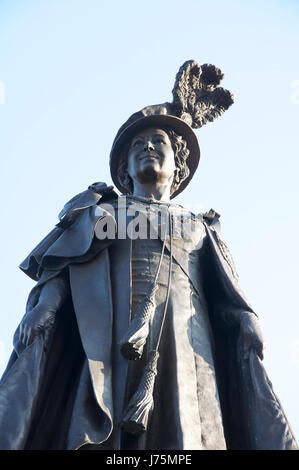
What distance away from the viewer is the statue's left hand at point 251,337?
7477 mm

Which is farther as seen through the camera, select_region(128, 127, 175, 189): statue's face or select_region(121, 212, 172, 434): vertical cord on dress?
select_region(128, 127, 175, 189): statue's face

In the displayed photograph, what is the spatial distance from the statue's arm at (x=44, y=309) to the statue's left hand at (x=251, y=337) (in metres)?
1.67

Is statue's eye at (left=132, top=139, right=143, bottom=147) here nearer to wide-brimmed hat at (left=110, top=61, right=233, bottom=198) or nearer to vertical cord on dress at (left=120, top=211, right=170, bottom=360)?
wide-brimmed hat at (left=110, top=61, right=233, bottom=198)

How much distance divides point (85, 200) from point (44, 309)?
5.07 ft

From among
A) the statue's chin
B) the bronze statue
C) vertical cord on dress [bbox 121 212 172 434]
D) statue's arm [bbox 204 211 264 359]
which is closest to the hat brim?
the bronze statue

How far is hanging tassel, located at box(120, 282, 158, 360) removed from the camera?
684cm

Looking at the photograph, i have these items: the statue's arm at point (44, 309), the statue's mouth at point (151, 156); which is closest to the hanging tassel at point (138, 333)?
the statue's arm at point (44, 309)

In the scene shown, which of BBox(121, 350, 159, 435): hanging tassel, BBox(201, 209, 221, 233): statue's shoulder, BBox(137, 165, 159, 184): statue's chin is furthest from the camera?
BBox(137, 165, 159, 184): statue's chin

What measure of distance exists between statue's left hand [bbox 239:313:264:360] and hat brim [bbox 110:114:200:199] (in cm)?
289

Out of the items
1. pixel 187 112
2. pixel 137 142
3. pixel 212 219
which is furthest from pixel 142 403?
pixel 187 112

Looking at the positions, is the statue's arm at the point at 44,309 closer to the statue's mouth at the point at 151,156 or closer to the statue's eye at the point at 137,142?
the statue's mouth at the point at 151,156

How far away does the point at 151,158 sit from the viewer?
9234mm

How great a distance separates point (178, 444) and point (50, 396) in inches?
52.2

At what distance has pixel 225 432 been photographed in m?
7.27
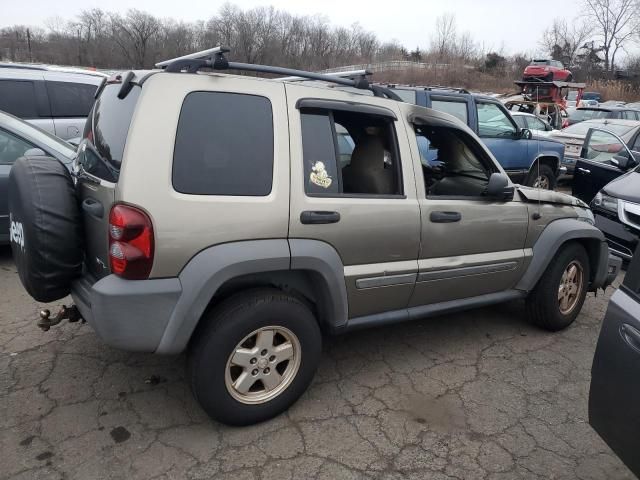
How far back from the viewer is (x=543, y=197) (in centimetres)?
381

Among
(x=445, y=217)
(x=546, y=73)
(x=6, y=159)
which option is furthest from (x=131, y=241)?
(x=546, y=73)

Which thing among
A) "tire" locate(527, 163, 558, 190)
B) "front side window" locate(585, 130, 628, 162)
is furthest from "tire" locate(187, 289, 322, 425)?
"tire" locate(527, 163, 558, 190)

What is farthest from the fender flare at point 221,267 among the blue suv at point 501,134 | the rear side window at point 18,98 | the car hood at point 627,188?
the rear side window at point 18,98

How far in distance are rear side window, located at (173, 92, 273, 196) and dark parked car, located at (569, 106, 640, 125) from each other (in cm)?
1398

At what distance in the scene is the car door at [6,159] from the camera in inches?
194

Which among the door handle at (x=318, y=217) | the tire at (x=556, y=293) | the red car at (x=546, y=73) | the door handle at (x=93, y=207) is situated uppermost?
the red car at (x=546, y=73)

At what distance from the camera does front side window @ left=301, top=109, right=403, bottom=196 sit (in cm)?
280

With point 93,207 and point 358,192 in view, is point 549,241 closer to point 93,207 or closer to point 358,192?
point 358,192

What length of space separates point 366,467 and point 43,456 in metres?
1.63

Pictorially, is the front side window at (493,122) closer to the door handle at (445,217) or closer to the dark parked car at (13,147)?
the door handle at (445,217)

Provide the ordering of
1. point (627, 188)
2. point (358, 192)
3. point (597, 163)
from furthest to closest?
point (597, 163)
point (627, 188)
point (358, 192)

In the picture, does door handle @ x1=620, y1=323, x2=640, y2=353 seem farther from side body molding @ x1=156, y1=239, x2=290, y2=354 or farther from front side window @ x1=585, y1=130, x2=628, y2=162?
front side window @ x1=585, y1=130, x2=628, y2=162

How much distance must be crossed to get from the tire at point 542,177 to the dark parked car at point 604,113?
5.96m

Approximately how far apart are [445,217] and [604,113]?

— THE PROBLEM —
Please recast the records as a Markdown table with a "Row" column for the row number and a "Line" column for the line. Begin with the line containing "Pictorially, is the", go on through the end of the records, and omit blank lines.

— THE REPLY —
| Row | Line |
|---|---|
| 1 | Pictorially, is the front side window at (493,122) closer to the door handle at (445,217) or closer to the dark parked car at (13,147)? |
| 2 | the door handle at (445,217) |
| 3 | Provide the ordering of |
| 4 | 1. point (627, 188) |
| 5 | 2. point (358, 192) |
| 6 | 3. point (597, 163) |
| 7 | from furthest to closest? |
| 8 | point (597, 163) |
| 9 | point (627, 188) |
| 10 | point (358, 192) |
| 11 | In the picture, does door handle @ x1=620, y1=323, x2=640, y2=353 seem farther from side body molding @ x1=156, y1=239, x2=290, y2=354 or farther from front side window @ x1=585, y1=130, x2=628, y2=162? |
| 12 | front side window @ x1=585, y1=130, x2=628, y2=162 |
| 13 | How much distance must be crossed to get from the tire at point 542,177 to the dark parked car at point 604,113? |
| 14 | 5.96m |
| 15 | Approximately how far apart are [445,217] and [604,113]? |